# Problem
In the commit below, which table of the PDF 2.0 specification is cited as requiring the "/Size" key?

# Article

■ ■ ■ ■

SEC: Limit decompressed size for FlateDecode filter (#3430)

stefan6419846 · web-flow · commit bb3a69030fde · 2025-08-11T16:10:25.000+02:00
Closes #3429.
diff --git a/pypdf/_reader.py b/pypdf/_reader.py
@@ -971,15 +971,21 @@ def _read_pdf15_xref_stream(
         if cast(str, xrefstream["/Type"]) != "/XRef":
             raise PdfReadError(f"Unexpected type {xrefstream['/Type']!r}")
         self.cache_indirect_object(generation, idnum, xrefstream)
-        stream_data = BytesIO(xrefstream.get_data())
+
         # Index pairs specify the subsections in the dictionary.
         # If none, create one subsection that spans everything.
-        idx_pairs = xrefstream.get("/Index", [0, xrefstream.get("/Size")])
+        if "/Size" not in xrefstream:
+            # According to table 17 of the PDF 2.0 specification, this key is required.
+            raise PdfReadError(f"Size missing from XRef stream {xrefstream!r}!")
+        idx_pairs = xrefstream.get("/Index", [0, xrefstream["/Size"]])
+
         entry_sizes = cast(dict[Any, Any], xrefstream.get("/W"))

■ ■ ■ ■

# Listed records
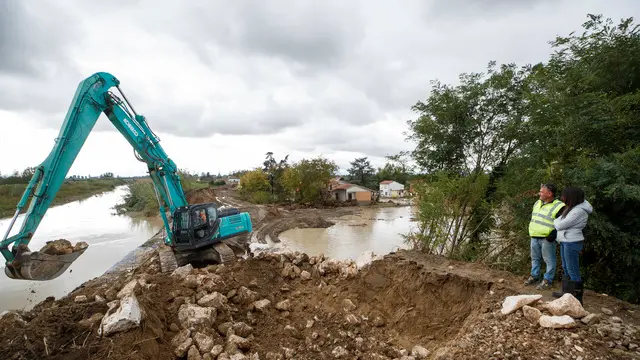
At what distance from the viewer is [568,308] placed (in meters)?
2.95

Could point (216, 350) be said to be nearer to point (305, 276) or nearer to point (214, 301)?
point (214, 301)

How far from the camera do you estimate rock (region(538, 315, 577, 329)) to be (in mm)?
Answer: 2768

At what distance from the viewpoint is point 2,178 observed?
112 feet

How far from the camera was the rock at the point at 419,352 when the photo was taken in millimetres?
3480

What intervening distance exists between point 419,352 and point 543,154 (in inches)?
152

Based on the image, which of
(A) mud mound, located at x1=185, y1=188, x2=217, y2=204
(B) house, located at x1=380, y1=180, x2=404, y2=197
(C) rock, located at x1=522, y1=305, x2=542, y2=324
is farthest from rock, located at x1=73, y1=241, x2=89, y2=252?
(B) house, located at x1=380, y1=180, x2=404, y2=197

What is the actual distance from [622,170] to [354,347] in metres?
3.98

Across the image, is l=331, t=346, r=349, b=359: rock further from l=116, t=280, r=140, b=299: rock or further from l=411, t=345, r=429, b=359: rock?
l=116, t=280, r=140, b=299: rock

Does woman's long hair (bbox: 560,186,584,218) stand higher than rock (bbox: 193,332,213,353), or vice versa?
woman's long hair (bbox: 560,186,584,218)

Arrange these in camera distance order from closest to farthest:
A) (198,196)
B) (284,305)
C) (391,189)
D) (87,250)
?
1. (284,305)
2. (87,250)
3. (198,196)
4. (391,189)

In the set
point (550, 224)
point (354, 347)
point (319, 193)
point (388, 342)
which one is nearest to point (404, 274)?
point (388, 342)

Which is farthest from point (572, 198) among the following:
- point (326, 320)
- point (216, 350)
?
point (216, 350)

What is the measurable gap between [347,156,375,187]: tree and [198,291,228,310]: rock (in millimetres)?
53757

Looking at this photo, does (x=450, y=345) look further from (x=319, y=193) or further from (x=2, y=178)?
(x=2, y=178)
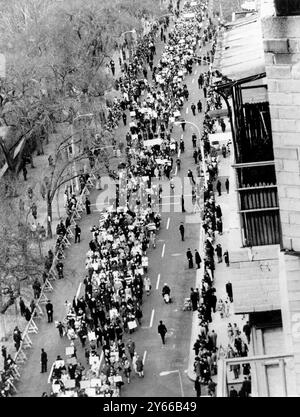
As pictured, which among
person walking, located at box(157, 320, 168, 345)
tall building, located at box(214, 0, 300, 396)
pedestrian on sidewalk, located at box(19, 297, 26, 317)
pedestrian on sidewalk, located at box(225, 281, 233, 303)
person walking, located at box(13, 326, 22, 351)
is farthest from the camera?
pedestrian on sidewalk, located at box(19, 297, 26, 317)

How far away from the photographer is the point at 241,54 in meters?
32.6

■ ■ ■ ■

# Task solution
Table 17.